### [DIRECTIONS]
Write out the listing below in full and exactly, leaving out every picture.

### [EXERCISE INPUTS]
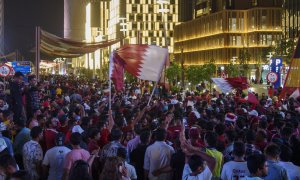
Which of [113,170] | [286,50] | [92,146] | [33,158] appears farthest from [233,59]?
[113,170]

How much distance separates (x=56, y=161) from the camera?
8578 millimetres

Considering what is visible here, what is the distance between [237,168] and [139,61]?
22.8 feet

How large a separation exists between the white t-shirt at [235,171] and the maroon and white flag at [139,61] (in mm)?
6229

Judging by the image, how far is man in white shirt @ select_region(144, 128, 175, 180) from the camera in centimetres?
892

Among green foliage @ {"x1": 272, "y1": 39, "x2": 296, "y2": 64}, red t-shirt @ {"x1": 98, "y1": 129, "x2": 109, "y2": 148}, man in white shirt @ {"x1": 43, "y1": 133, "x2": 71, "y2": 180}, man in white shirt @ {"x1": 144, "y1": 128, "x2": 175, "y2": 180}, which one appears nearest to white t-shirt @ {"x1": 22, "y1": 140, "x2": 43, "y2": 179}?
man in white shirt @ {"x1": 43, "y1": 133, "x2": 71, "y2": 180}

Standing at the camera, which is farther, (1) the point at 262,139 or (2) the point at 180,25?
(2) the point at 180,25

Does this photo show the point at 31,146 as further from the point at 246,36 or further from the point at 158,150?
the point at 246,36

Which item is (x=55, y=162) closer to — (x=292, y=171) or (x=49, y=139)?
(x=49, y=139)

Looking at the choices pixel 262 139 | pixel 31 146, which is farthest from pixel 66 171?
pixel 262 139

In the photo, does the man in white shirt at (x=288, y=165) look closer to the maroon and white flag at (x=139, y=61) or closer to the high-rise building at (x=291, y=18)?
the maroon and white flag at (x=139, y=61)

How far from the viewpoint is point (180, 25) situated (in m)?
124

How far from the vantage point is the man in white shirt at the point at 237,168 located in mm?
7379

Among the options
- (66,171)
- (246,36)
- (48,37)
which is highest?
(246,36)

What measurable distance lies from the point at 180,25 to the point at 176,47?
510 cm
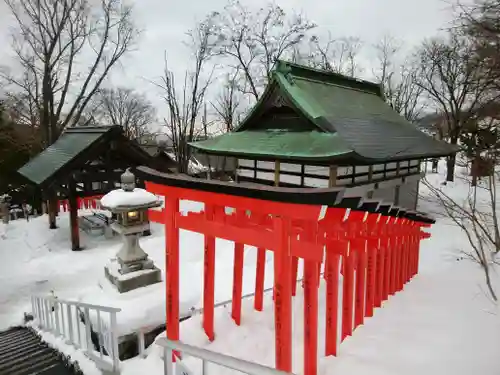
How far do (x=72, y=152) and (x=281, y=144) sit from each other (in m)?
8.87

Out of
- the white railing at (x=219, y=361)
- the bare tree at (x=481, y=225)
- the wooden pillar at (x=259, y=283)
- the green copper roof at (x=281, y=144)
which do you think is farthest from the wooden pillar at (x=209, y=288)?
the bare tree at (x=481, y=225)

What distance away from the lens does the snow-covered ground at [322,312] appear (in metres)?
4.43

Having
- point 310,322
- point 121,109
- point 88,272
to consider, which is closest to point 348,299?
point 310,322

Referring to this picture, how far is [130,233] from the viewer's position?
8.93 m

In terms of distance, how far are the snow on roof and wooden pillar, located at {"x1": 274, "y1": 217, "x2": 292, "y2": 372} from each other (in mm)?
5197

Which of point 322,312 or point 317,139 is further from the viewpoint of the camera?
point 317,139

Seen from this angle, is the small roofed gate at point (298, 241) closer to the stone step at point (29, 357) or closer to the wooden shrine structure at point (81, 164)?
the stone step at point (29, 357)

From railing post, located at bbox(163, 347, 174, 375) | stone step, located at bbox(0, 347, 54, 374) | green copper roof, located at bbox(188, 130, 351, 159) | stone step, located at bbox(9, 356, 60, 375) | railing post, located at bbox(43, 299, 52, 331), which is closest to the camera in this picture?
railing post, located at bbox(163, 347, 174, 375)

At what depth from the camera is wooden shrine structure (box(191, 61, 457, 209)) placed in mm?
8164

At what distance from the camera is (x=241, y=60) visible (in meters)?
21.0

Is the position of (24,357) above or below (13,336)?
above

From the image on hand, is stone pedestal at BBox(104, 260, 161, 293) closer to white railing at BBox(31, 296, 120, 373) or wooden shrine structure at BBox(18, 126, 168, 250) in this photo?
white railing at BBox(31, 296, 120, 373)

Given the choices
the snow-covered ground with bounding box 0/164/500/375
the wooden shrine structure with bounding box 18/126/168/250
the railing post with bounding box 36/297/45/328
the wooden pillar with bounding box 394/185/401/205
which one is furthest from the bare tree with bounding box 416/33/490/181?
the railing post with bounding box 36/297/45/328

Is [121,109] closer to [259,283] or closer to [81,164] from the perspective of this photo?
[81,164]
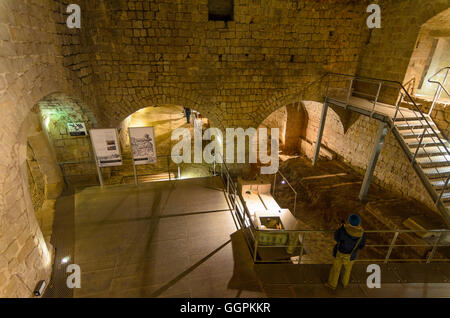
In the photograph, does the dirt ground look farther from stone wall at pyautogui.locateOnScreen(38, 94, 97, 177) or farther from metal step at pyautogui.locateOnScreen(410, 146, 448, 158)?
stone wall at pyautogui.locateOnScreen(38, 94, 97, 177)

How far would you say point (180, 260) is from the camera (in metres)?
4.66

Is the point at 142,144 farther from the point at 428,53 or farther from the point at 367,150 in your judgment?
the point at 428,53

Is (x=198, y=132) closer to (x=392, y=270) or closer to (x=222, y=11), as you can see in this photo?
(x=222, y=11)

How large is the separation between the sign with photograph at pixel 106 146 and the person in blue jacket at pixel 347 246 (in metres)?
5.26

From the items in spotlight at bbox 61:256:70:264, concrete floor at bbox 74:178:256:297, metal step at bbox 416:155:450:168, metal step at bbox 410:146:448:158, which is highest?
metal step at bbox 410:146:448:158

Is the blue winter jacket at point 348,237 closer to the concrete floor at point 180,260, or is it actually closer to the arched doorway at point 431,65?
the concrete floor at point 180,260

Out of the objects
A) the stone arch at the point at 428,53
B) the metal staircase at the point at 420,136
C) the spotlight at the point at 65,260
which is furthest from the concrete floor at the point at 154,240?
the stone arch at the point at 428,53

### [TASK ANSWER]
Which of [113,170] | [286,50] | [92,146] | [33,158] appears farthest from [233,59]?
[113,170]

How much distance separates (x=56, y=161) from the camera?
8578 millimetres

Considering what is visible here, what is the distance between [237,168] and [139,61]?
22.8 feet

How large a separation exists between the white t-shirt at [235,171] and the maroon and white flag at [139,61] (in mm)?
6229

Judging by the image, how far is man in white shirt @ select_region(144, 128, 175, 180) from the camera in centimetres?
892

Among green foliage @ {"x1": 272, "y1": 39, "x2": 296, "y2": 64}, red t-shirt @ {"x1": 98, "y1": 129, "x2": 109, "y2": 148}, man in white shirt @ {"x1": 43, "y1": 133, "x2": 71, "y2": 180}, man in white shirt @ {"x1": 144, "y1": 128, "x2": 175, "y2": 180}, which one appears nearest to white t-shirt @ {"x1": 22, "y1": 140, "x2": 43, "y2": 179}?
man in white shirt @ {"x1": 43, "y1": 133, "x2": 71, "y2": 180}

Standing at the camera, which is farther, (1) the point at 262,139 or (2) the point at 180,25?
(2) the point at 180,25

Does this photo show the point at 31,146 as further from the point at 246,36 or further from the point at 158,150?
the point at 246,36

Which item is (x=55, y=162) closer to — (x=292, y=171) or (x=49, y=139)?
(x=49, y=139)

Looking at the choices pixel 262 139 | pixel 31 146, which is farthest from pixel 66 171?
pixel 262 139

In the photo, does the man in white shirt at (x=288, y=165) look closer to the maroon and white flag at (x=139, y=61) or closer to the high-rise building at (x=291, y=18)?
the maroon and white flag at (x=139, y=61)

How far from the viewpoint is point (180, 25) situated (in m)?
124

How far from the vantage point is the man in white shirt at the point at 237,168 located in mm?
7379

Among the options
- (66,171)
- (246,36)
- (48,37)
which is highest?
(246,36)

What measurable distance lies from the point at 180,25 to the point at 176,47?
510 cm
How far do (x=72, y=152) and (x=281, y=144) sit from each other (in m)?
8.87

Out of
- the white railing at (x=219, y=361)
- the bare tree at (x=481, y=225)
- the wooden pillar at (x=259, y=283)
- the green copper roof at (x=281, y=144)
which do you think is farthest from the wooden pillar at (x=209, y=288)?
the bare tree at (x=481, y=225)

What distance away from the lens does the snow-covered ground at [322,312] appear (in metres)?
4.43

Having
- point 310,322
- point 121,109
- point 88,272
to consider, which is closest to point 348,299?
point 310,322

Referring to this picture, how far is [130,233] from the viewer's position?
8.93 m

In terms of distance, how far are the snow on roof and wooden pillar, located at {"x1": 274, "y1": 217, "x2": 292, "y2": 372} from each other (in mm)?
5197

Which of point 322,312 or point 317,139 is further from the viewpoint of the camera?
point 317,139

Seen from this angle, is the small roofed gate at point (298, 241) closer to the stone step at point (29, 357) or closer to the wooden shrine structure at point (81, 164)?
the stone step at point (29, 357)

From railing post, located at bbox(163, 347, 174, 375) | stone step, located at bbox(0, 347, 54, 374) | green copper roof, located at bbox(188, 130, 351, 159) | stone step, located at bbox(9, 356, 60, 375) | railing post, located at bbox(43, 299, 52, 331), which is closest to the camera in this picture?
railing post, located at bbox(163, 347, 174, 375)

At what depth from the camera is wooden shrine structure (box(191, 61, 457, 209)) placed in mm?
8164

At what distance from the camera is (x=241, y=60) visible (in meters)?
21.0

Is the position of (24,357) above or below (13,336)?
above

From the image on hand, is stone pedestal at BBox(104, 260, 161, 293) closer to white railing at BBox(31, 296, 120, 373) or wooden shrine structure at BBox(18, 126, 168, 250) in this photo?
white railing at BBox(31, 296, 120, 373)

Given the choices
the snow-covered ground with bounding box 0/164/500/375
the wooden shrine structure with bounding box 18/126/168/250
the railing post with bounding box 36/297/45/328
the wooden pillar with bounding box 394/185/401/205
which one is furthest from the bare tree with bounding box 416/33/490/181?
the railing post with bounding box 36/297/45/328

Is [121,109] closer to [259,283] or closer to [81,164] from the perspective of this photo?
[81,164]
In the photograph, does the dirt ground look farther from stone wall at pyautogui.locateOnScreen(38, 94, 97, 177) or farther from metal step at pyautogui.locateOnScreen(410, 146, 448, 158)?
stone wall at pyautogui.locateOnScreen(38, 94, 97, 177)

How far would you say point (180, 260) is from the camera (in metres)?
4.66

Is the point at 142,144 farther from the point at 428,53 or farther from the point at 367,150 in your judgment?
the point at 428,53

Is (x=198, y=132) closer to (x=392, y=270) or closer to (x=222, y=11), as you can see in this photo?
(x=222, y=11)

How large is the separation between the sign with photograph at pixel 106 146 and the person in blue jacket at pixel 347 246 (in metres)?
5.26

From the items in spotlight at bbox 61:256:70:264, concrete floor at bbox 74:178:256:297, metal step at bbox 416:155:450:168, metal step at bbox 410:146:448:158, which is highest?
metal step at bbox 410:146:448:158

Is the blue winter jacket at point 348,237 closer to the concrete floor at point 180,260, or is it actually closer to the arched doorway at point 431,65?
the concrete floor at point 180,260

Out of the objects
A) the stone arch at the point at 428,53
B) the metal staircase at the point at 420,136
C) the spotlight at the point at 65,260
which is furthest from the concrete floor at the point at 154,240?
the stone arch at the point at 428,53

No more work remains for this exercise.